Die Universitäten in der Demokratischen Republik Kongo galten in Afrika einmal als Eliteeinrichtungen – zumindest in den 80er-Jahren. Damals wurde auch die Universität in Ostkongos Provinzhauptstadt Goma errichtet. Heute ist sie ein Symbol für den Verfall des Landes. Immer häufiger kommt es jetzt zu Protesten: gegen die Ausstattung, aber auch die Regierung des Landes.

Von Simone Schlindwein |
    Die Universität von der Provinzhauptstadt Goma im Osten der Demokratischen Republik Kongo.
    Die Universität von der Provinzhauptstadt Goma im Osten der Demokratischen Republik Kongo. (dpa / picture alliance / Mika Schmidt)
    Harvard, Yale, Oxford – steht auf den Türen zu den Vorlesesälen. Hunderte Studierende drängen sich in den Raum, genügend Stühle gibt es nicht. Einst war die Universität eine Eliteeinrichtung. Doch nach 20 Jahren Bürgerkrieg in der Demokratischen Republik Kongo ist der Campus in Ostkongos Provinzhauptstadt Goma zum Sinnbild für den Verfall geworden.
    Im Treppenaufgang hängt ein Schild mit einer durchgestrichenen Pistole: Waffengebrauch verboten – so die Botschaft. Es riecht nach Urin in den dunklen Fluren. Die Wasserversorgung ist seit Jahren abgestellt.
    Die Studierendenvertretung hat ihr Büro im ersten Stock. Ein kleiner Raum mit nur einem Fenster. Von der Decke hängt eine Glühbirne. Doch der Strom ist abgestellt. Studierendensprecher Kambere Lumumba ist im dritten Semester für Elektrotechnik eingeschrieben. Er will an den Bedingungen etwas zu ändern, sagt er.

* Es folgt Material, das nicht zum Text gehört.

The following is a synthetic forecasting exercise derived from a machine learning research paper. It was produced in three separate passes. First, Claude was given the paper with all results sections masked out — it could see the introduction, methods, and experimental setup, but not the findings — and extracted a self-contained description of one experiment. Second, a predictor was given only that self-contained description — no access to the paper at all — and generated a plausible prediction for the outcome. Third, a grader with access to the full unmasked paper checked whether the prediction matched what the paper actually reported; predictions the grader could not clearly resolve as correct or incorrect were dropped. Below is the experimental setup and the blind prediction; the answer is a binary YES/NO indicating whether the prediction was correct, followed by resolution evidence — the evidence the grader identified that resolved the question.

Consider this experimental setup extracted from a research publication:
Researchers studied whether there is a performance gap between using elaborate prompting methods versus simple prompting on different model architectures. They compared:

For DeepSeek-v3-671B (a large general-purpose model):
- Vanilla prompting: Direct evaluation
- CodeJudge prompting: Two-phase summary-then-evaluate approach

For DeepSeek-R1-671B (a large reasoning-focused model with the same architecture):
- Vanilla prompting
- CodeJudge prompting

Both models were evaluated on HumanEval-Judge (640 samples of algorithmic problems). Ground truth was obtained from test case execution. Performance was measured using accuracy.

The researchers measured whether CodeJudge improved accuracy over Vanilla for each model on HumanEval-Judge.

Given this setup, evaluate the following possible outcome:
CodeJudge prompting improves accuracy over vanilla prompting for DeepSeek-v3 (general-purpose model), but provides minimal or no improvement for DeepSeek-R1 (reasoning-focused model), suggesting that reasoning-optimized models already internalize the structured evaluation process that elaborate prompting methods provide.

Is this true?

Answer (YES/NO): YES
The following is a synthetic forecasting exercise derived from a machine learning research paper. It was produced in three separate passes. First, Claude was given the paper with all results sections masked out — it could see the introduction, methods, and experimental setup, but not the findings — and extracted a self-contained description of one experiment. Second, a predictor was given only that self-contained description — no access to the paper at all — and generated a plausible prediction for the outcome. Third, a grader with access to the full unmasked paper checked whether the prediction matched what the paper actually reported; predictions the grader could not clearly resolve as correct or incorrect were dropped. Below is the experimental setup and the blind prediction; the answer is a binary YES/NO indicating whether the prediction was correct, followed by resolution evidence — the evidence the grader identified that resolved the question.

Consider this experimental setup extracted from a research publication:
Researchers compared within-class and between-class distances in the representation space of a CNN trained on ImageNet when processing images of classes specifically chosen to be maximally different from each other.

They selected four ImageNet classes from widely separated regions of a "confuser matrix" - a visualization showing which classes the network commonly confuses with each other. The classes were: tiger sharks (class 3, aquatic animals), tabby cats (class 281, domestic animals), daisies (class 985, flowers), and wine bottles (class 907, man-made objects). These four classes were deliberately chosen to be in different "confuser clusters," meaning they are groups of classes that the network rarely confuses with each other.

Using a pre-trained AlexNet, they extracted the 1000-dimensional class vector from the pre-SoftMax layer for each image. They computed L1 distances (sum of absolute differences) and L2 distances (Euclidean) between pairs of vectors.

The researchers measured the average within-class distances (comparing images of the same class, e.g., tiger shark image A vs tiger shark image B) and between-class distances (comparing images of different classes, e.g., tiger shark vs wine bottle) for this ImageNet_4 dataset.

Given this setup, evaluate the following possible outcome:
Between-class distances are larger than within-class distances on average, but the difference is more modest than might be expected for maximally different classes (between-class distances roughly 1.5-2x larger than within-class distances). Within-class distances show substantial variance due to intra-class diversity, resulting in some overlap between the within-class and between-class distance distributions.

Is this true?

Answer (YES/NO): YES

    "Wir haben uns an die Regierung gewandt und gefordert, den Campus zu rehabilitieren. Doch sie ignorieren uns entweder oder beschuldigen uns, der Opposition nahe zu stehen. Das ist typisch für unsere Regierung, jede Forderung als oppositionell abzutun. Wir haben diese Logik satt, denn die Studiengebühren sind hoch und gleichzeitig müssen wir unter solchen Bedingungen studieren: in Vorlesesälen ohne Stühle und unter unmenschlichen hygienischen Bedingungen. Wir können das nicht weiter akzeptieren."
    Der 23-Jährige nennt sich selbst Lumumba, nach Kongos erstem Premierminister, der nach der Unabhängigkeit von den belgischen Kolonialherren 1960 die Kongolesen vereinen wollte. Dann wurde er ermordet. Wie sein Vorbild, will auch Kambere Lumumba die Studierenden vereinen. Bislang sind sie gespalten gewesen, je nach ethnischer Zugehörigkeit. Der über 20-jährige Bürgerkrieg setzt sich bis in die Uni hinein fort, sagt Lumumba.
    "Die Vorsitzenden der verschiedenen Fakultäten verfolgen ihre Interessen eigennützig. Damit wir Studierenden uns nicht mit unseren Forderungen an die Verwaltung wenden, haben sie uns gegeneinander aufgehetzt. Es kam zu Auseinandersetzungen. Aber wir, also meine Generation, wir haben davon jetzt genug. Wir wollen die internen Konflikte beilegen. Wir wollen nicht, dass der Campus ein Schlachtfeld ist, sondern eine wissenschaftliche Einrichtung."
    Deshalb haben sie sich zu einer landesweiten Protestbewegung zusammengeschlossen. La LUCHA nennen sie sich, das französische Akronym für „Kampf für Veränderung". Über 1.500 Mitglieder hat LUCHA allein in Goma. Seit Beginn des Jahres gehen sie auf die Straßen, um zu protestieren. Auch in Goma. Die Regierung reagierte mit Waffengewalt. In Goma starben mindestens vier Studierende durch Schussverletzungen. Kongos Regierung fürchtet, die Studierenden eine Revolution anzetteln wollen , wie in Bukina Faso, erklärt Luc Lukula, der Anführer und Gründer von La Lucha in Goma. Er war bis 2011 Sprecher der Uni.
    "Zuvor waren wir in unseren Fachschaften organisiert. Wir haben der Univerwaltung Briefe geschrieben. Sie kamen, haben sich unsere Probleme angehört, haben versprochen etwas zu ändern. Dann sind sie gegangen und nichts wurde getan. Das hat uns sehr wütend gemacht. Dann haben wir entschieden, wir müssen handeln. Wir wollen nicht länger Teil dieses Systems sein, in welchem wir instrumentalisiert werden. Dieses System der Korruption, Misswirtschaft und Unterdrückung, das wir nicht nur an der Uni haben. Denn unsere Probleme – kein Wasser, schlechte Infrastruktur und die enorme Arbeitslosigkeit – sind die Probleme aller Kongolesen."
    Trotz der Proteste hat sich am Zustand der Uni nichts verändert. Im Gegenteil, die Studierendenvertreter wurden vom Geheimdienst verhaftet. Der Anführer der landesweiten La-Lucha-Bewegung, Fred Bauma, sitzt seit fünf Monaten im Gefängnis – ohne Anklage.